▶ [BRANO SCELTO]:
"""
Anche Bernardo aveva esordito come poeta ed apprezzato subito, meritando importanti riconoscimenti, come il Premio Viareggio ottenuto a vent’anni.
Ma la frequentazione del padre con Giorgio Bassani, di cui era stato sodale e compagno di università a Bologna, alla scuola dell’immenso Roberto Longhi e poi con Pier Paolo Pasolini – lui pure poeta di ‘nascita’, non a caso – fece sì che si dedicasse al cinema a tutto tondo, iniziando come aiuto-regista di PPP per Accattone, nel 1961 e poi lavorando ad un soggetto sempre di PPP, La commare secca, la sua opera prima, del 1962, presentata alla 23ª edizione della Mostra di Venezia.
« La lezione di Pier Paolo è stata fondamentale per me – aveva dichiarato qualche anno fa in intervista, alla Mostra Internazionale del Nuovo Cinema di Pesaro, ospite amatissimo, arrivato in sala sulla sua carrozzina a rotelle che ormai faceva parte della sua vita – i ragazzi di vita son divenuti parte della mia, di vita (cfr. proprio le performances de La commare secca, n.d.r.) ».
Con Marco Bellocchio aveva vissuto, lavorato e condiviso gli anni Prima della Rivoluzione (suo film del 1964) – quel Sessantotto, dopo il quale il mondo non fu mai più lo stesso.
Ma non dimenticò mai la ‘lezione letteraria’, conditio sine qua non e cifra stilistica, umorale e contenutistica dei nostri più grandi registi del secol breve.
"""
▶ [ESERCIZIO ASSEGNATO A]: Riscrivi senza modifiche tutta la parte del brano su Bernardo che va da "Ma non dimenticò" fino a "del secol breve.".
▶ [ESERCIZIO ASSEGNATO B]: Secondo il brano, quale premio ottenne Bernardo a vent'anni?
Per rispondere serviti soltanto del brano.

▶ [RIGHE DEI DATI]:
"""
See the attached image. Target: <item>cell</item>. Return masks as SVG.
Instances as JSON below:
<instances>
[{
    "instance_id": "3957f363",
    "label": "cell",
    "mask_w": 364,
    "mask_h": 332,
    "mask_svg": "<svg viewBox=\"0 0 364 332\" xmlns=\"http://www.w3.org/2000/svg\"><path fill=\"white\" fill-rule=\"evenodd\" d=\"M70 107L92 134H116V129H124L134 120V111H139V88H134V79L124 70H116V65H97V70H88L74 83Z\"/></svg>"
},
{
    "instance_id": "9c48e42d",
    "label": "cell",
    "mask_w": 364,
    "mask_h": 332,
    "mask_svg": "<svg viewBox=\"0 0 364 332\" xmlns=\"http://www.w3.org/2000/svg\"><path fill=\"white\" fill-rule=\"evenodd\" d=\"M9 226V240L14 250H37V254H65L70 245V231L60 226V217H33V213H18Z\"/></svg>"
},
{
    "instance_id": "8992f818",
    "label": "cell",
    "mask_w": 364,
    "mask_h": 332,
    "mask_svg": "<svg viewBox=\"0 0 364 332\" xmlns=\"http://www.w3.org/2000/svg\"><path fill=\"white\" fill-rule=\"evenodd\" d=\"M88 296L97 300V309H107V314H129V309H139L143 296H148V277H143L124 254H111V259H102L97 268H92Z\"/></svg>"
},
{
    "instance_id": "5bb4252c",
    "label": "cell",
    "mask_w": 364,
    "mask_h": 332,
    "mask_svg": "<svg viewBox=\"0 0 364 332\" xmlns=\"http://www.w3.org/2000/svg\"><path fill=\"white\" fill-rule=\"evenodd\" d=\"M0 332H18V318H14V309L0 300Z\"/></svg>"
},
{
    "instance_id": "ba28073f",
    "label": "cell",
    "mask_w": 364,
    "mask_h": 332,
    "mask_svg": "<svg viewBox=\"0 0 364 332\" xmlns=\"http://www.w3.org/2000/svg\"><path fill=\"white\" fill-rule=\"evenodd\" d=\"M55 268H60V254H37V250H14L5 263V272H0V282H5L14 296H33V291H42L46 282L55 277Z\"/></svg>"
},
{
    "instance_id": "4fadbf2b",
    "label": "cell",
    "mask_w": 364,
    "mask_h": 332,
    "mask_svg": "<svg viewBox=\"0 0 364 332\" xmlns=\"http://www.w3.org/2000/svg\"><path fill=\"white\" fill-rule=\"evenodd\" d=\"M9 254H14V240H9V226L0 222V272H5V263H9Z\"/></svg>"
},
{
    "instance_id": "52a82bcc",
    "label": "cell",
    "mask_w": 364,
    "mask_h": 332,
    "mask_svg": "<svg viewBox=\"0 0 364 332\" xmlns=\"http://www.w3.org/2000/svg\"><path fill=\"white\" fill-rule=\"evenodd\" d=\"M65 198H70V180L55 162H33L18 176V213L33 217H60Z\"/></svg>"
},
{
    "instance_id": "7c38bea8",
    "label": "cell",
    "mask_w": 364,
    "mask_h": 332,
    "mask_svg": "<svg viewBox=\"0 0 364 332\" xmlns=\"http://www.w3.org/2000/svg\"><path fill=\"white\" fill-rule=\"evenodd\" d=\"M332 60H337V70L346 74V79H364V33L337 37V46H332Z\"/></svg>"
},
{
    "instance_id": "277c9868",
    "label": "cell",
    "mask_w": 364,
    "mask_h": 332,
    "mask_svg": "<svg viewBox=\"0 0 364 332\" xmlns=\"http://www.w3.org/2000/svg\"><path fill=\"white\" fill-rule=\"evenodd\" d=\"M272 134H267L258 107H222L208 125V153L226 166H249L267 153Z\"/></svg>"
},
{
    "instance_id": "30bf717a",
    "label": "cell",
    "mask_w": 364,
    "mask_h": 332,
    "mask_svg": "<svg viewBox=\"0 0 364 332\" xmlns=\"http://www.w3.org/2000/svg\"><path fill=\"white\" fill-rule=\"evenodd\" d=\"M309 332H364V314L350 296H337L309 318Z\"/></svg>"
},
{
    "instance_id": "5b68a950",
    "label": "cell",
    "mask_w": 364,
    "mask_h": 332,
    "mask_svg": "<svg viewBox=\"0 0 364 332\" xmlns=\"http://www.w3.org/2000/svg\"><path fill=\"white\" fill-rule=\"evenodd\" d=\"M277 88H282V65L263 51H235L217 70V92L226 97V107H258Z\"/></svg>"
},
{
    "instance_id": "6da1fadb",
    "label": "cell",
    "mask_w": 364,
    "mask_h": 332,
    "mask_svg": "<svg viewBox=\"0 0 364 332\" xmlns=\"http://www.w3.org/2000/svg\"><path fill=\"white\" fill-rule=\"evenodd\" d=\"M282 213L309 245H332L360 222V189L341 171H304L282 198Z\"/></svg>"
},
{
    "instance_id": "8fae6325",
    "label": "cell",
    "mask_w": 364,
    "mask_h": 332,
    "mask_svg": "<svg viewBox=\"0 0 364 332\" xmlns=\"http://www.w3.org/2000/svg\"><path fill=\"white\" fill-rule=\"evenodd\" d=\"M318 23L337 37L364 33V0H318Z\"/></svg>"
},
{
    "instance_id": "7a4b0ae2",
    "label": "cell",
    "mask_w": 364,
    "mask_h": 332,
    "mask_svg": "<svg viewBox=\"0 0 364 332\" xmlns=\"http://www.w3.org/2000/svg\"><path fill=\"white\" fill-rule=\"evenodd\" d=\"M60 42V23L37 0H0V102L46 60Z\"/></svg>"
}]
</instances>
"""
▶ [RISPOSTA CORRETTA A]:
Ma non dimenticò mai la ‘lezione letteraria’, conditio sine qua non e cifra stilistica, umorale e contenutistica dei nostri più grandi registi del secol breve.

▶ [RISPOSTA CORRETTA B]: Il Premio Viareggio.